Così come il nostro tempo, anche il nostro denaro può essere speso o donato per dare spazio e valore allo sviluppo di ciò che promuove l’evoluzione della razza umana nel suo insieme e in totale unione e compartecipazione con gli altri Regni di Natura.
La rivoluzione industriale e il processo socio-economico da questa innestato ha fatto sì che nel giro di un secolo e mezzo si sia passati da un’economia di sussistenza, in cui si autoproduceva buona parte di ciò di cui si aveva bisogno, a un’economia di mercato, in cui tutto ciò che si produce diventa merce da vendere e tutto ciò che serve si deve comprare.
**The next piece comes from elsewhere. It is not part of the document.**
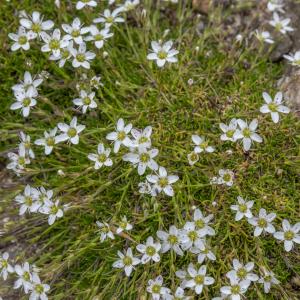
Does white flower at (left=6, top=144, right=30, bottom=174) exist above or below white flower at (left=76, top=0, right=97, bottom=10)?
below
Il passaggio dall’economia di sussistenza all’economia di mercato ha generato l’aumento dei profitti e quindi della ricchezza, consentendo alcuni importanti benefici collettivi tra i quali i progressi della scienza e della medicina, l’aumento del livello di istruzione e la diminuzione dell’analfabetismo, la velocizzazione dei trasporti e lo sviluppo delle comunicazioni (con il conseguente ingresso nell’era del “villaggio globale”). Tutti questi vantaggi hanno rafforzato la convinzione che il modo di produzione industriale sia la realizzazione del migliore dei mondi possibili*. Ma questo mondo per poter sopravvivere deve finalizzare tutto lo sforzo alla produzione di merci e servizi e, in parallelo, deve far si che aumenti la domanda, perché se le merci prodotte e i servizi erogati non venissero acquistati il meccanismo si incepperebbe. Affinché tutto ciò funzioni, l’individuo non deve autoprodurre nulla, bensì acquistare qualsiasi bene o servizio gli sia necessario per vivere.
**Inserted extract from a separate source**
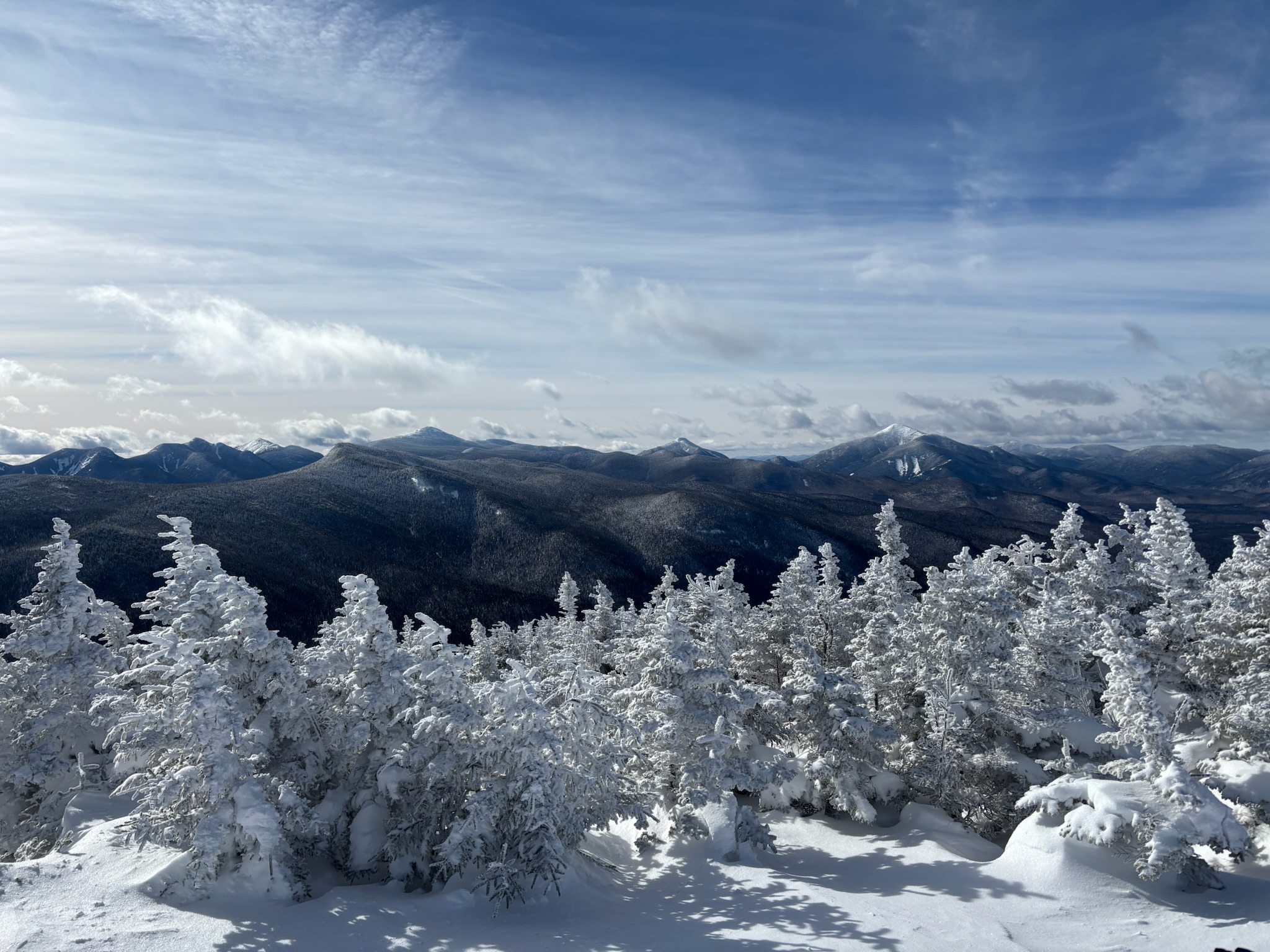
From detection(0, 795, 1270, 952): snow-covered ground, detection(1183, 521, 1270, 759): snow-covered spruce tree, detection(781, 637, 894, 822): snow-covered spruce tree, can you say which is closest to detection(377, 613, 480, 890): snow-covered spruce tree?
detection(0, 795, 1270, 952): snow-covered ground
La progressiva dipendenza dal mercato per la propria sussistenza ha finito per conferire alle merci – e al denaro necessario per acquistarle – un valore simbolico che va al di là dell’oggetto in sé: il possesso di merci e denaro è diventato, nel tempo, un obiettivo e un’aspirazione a priori, scollegati dal reale bisogno e dall’effettiva utilità dei prodotti.
La finalizzazione dell’economia alla crescita della produzione di merci ha trasformato il denaro da mezzo di scambio a Fine. Ma il denaro può essere considerato il fondamento del sistema dei valori soltanto se non si riesce a vedere nella vita altra prospettiva che la soddisfazione delle esigenze materiali.
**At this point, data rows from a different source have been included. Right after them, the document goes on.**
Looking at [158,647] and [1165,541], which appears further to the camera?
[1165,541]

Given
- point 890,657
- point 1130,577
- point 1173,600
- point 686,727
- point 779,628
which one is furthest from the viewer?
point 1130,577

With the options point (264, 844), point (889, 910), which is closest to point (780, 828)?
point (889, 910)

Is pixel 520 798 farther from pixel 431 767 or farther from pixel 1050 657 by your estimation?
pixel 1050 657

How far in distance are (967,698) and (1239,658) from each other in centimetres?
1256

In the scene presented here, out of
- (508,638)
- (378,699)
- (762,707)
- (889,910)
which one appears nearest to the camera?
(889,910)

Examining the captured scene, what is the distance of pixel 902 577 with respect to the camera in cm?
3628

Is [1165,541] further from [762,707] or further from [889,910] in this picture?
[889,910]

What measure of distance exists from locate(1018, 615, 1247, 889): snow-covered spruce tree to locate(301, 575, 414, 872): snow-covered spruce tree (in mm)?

Il vuoto esistenziale – al quale andiamo incontro quando non comprendiamo che il nostro Essere non può prescindere dalla relazione con gli altri esseri viventi – è una realtà che sempre più si palesa come il “male di vivere” della nostra società. La mancanza di solidarietà, la paura dell’altro, l’incapacità di dare e chiedere aiuto (.!.) sono gli effetti di una cultura sempre più disumanizzata, dove tutto è merce e tutto deve essere comprato.
Invece, in una visione spirituale della vita, il denaro perde la sua connotazione di valore sostanziale e riacquista quella di oggetto materico, quindi di energia (e=mc2): un’energia orientabile al bene comune tanto quanto all’uso individuale egocentrato.
In tale visione, inoltre, si può considerare che tutti noi umani abbiamo un bene prezioso che nessuno può impedirci di “autoprodurre” e che possiamo decidere di non mercificare (almeno in parte): è il nostro tempo. Il dono del tempo ha un valore completamente differente rispetto al dono di cose: esso infatti si fonda sulla condivisione delle scelte di vita e sulla solidarietà. Ricostituire un rapporto spirituale con la vita e con il denaro fa sì che questo riprenda il suo ruolo di mezzo e restituisca valore alle relazioni umane fondate sul dono reciproco del tempo.
La scelta, dunque, è individuale: così come il nostro tempo, anche il nostro denaro può essere speso o donato per dare spazio e valore allo sviluppo di ciò che promuove l’evoluzione della razza umana nel suo insieme e in totale unione e compartecipazione con gli altri Regni di Natura.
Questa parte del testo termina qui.